Dans White, premier essai pour Bret Easton Ellis, l’auteur poursuit son analyse acide et provocatrice des États-Unis. Aussi ironique que Moins que zéro, aussi mortifiant qu’American Psycho, ce nouvel ouvrage d’un auteur plus dangereux que jamais offre un portrait grinçant (teinté de mauvaise foi) d’un temps présent rongé par le conformisme et d’une génération « dégonflée ».

Au début, on ne sait pas très bien ce qu’il cherche, ce qu’il veut raconter. Il a l’air d’écrire comme on parlerait dans un salon, un verre à la main. Et puis non, sous l’apparence débraillée, c’est ciselé, précis. Il parle de films qui l’ont marqué, depuis l’adolescence, soit une quarantaine d’années. Il en a vu beaucoup –uniquement des films américains semble-t-il. Et c’est le plus brillant exercice de critique de cinéma qu’on ait pu lire depuis une éternité. Une phrase, un paragraphe, dix pages : à chaque fois Bret Easton Ellis fait surgir, fait sentir en quoi ce film est significatif, en quoi il a touché un nerf de l’époque, où et comment il a vibré à l’unisson d’un mouvement intérieur de la société américaine depuis la fin des années 1970 jusqu’à aujourd’hui.

Depuis Shampoo et La Fièvre du samedi soir jusqu’à Moonlight et Cinquante nuances de Grey en passant par American Gigolo, À la recherche de Mr. Goodbar ou Wall Street. Au passage, il consacre des développements acérés à des figures de l’écran où il décèle les symptômes de l’époque, au premier rang desquellesRichard Gere et Tom Cruise.

Bret Easton Ellis est un écrivain dangereux, et qu’il est très nécessaire d’entendre, aujourd’hui plus encore qu’à l’époque de Moins que zéro ou d’American Psycho.

Ce qu’Ellis a à en dire n’est jamais convenu, jamais programmé. Et moi qui fais profession de critique de cinéma, moi qui connais ces films, et qui n’est pratiquement jamais d’accord avec lui – je veux dire que je n’aime beaucoup de ce qu’il apprécie, ou que j’aime des films qu’il aime aussi pour d’autres raisons, voire des raisons opposées – je ne peux d’abord qu’admirer. Admirer la sensibilité à ce qui se joue dans une mise en scène plus encore que dans des scénarios, la capacité à se rendre disponible à ce que font des films, et à proposer, par l’écriture, une mise en écho avec ce qui advient dans le monde dans lequel vit cet écrivain. Puisque, à n’en pas douter, Bret Easton Ellis est un écrivain.

Il est un écrivain dangereux, et qu’il est très nécessaire d’entendre, aujourd’hui plus encore qu’à l’époque de Moins que zéro ou d’American Psycho.
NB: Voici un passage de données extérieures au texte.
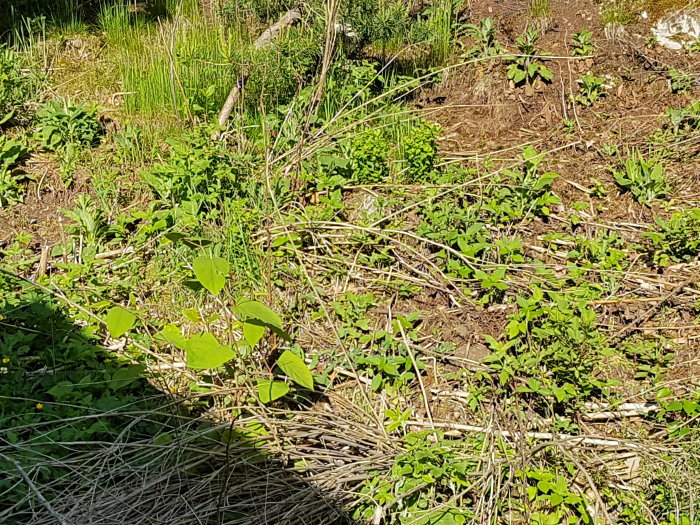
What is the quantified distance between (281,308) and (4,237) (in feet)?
6.14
Pourquoi ? Parce que le monde a bougé, y compris pour lui, l’enfant si à l’aise dans les névroses de cette Amérique cynique et affairiste des années Reagan et suivantes, et ayant alors si bien su en tirer gloire et profit. Pourquoi ? Parce que Donald Trump, évidemment.
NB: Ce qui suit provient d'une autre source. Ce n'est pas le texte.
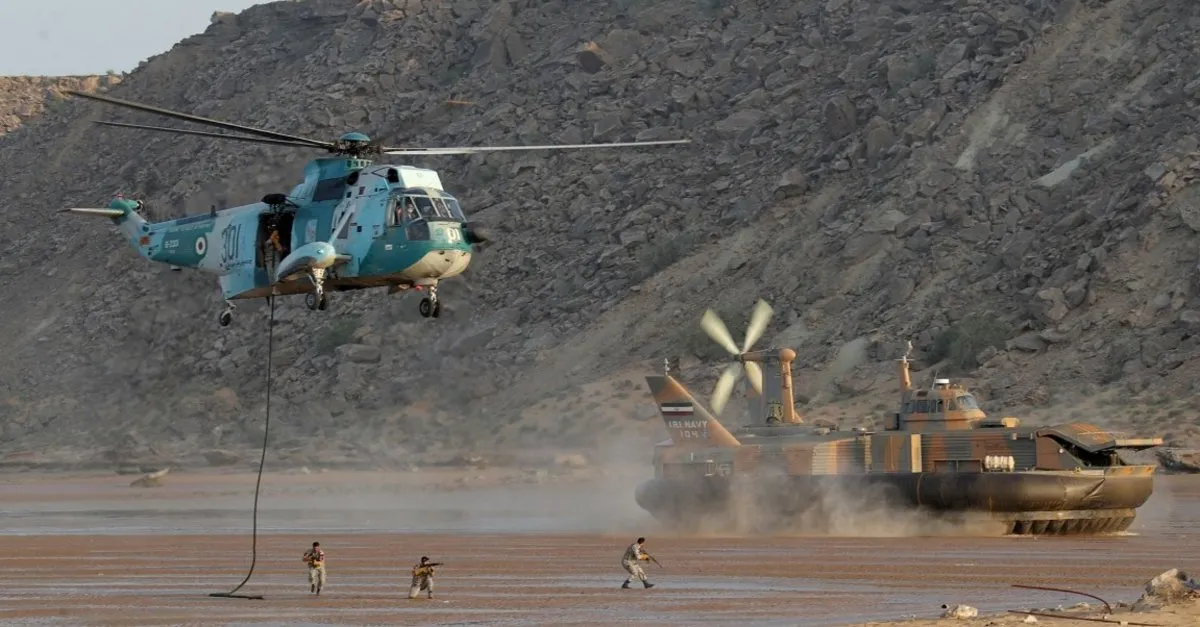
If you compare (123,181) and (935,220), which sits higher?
(123,181)

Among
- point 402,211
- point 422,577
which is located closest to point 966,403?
point 402,211

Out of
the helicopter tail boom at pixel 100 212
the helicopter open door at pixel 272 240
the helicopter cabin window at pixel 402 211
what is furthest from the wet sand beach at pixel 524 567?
the helicopter tail boom at pixel 100 212

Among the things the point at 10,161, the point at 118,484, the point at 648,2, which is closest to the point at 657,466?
the point at 118,484

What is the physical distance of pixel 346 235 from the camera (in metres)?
27.8

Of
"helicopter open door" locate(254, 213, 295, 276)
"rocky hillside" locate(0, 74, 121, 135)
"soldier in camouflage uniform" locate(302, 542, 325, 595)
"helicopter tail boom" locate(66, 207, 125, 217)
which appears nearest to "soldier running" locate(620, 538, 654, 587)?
"soldier in camouflage uniform" locate(302, 542, 325, 595)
Surfant en virtuose sur les signes des temps produits par l’industrie de l’entertainment et l’édition à succès, Ellis est particulièrement sensible à certains angles, à certains enjeux, surtout ceux qui concernent les gays, lui qui a de longtemps revendiqué son homosexualité. Et assurément la manière dont la visibilité LGBT est devenue une dimension majeure de la vie publie étatsunienne est une des caractéristiques de ces temps.
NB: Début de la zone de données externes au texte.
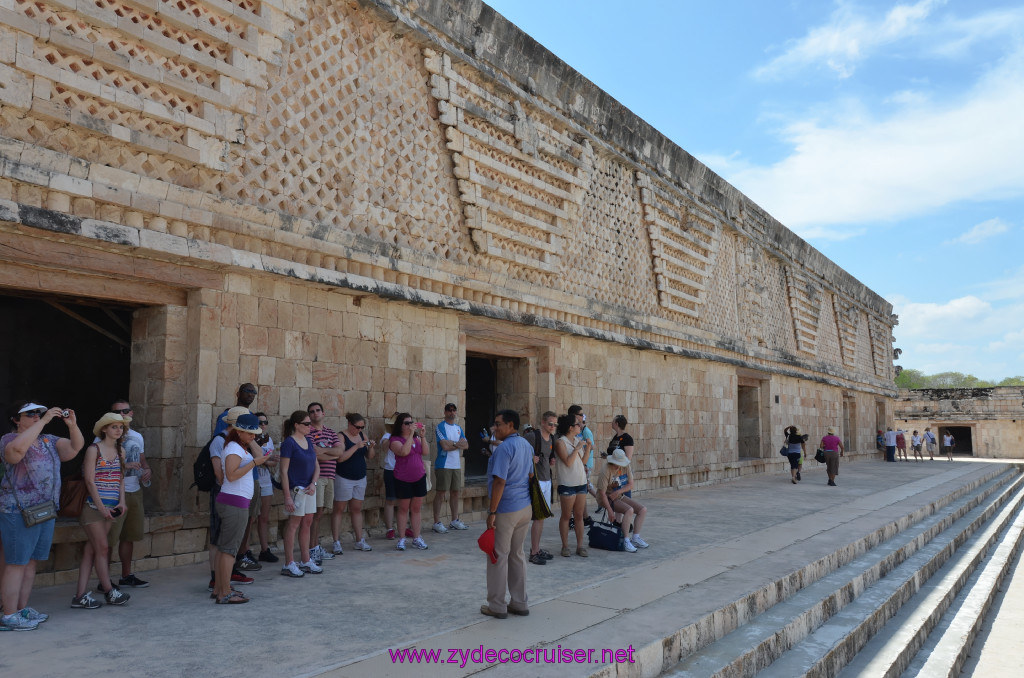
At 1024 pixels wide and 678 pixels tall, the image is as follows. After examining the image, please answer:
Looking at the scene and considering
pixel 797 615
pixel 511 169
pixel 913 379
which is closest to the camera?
pixel 797 615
Ellis y consacre en particulier un éloge appuyé au film Week-end d’Andrew Haigh, essentiellement pour ne pas avoir fait de l’orientation sexuelle de ses deux personnages un sujet, et encore moins une cause. Tout le contraire du navrant Moonlight de Barry Jenkins, auquel l’auteur de White réserve un traitement particulièrement teigneux, pour ce qu’est le film, et pour ce qu’il représente : « une époque qui juge tout le monde si sévèrement à travers la lorgnette de la politique identitaire que vous êtes, d’une certaine façon, foutu si vous prétendez résister au conformisme menaçant de l’idéologie progressiste, qui propose l’inclusion universelle sauf pour ceux qui osent poser des questions. Chacun doit être le même et avoir les mêmes réactions face à n’importe quelle œuvre d’art, n’importe quel mouvement, n’importe quelle idée, et si une personne refuse de se joindre au chœur de l’approbation, elle sera juste taxée de racisme et de misogynie. C’est ce qui arrive à une culture lorsqu’elle ne se soucie plus du tout d’art. »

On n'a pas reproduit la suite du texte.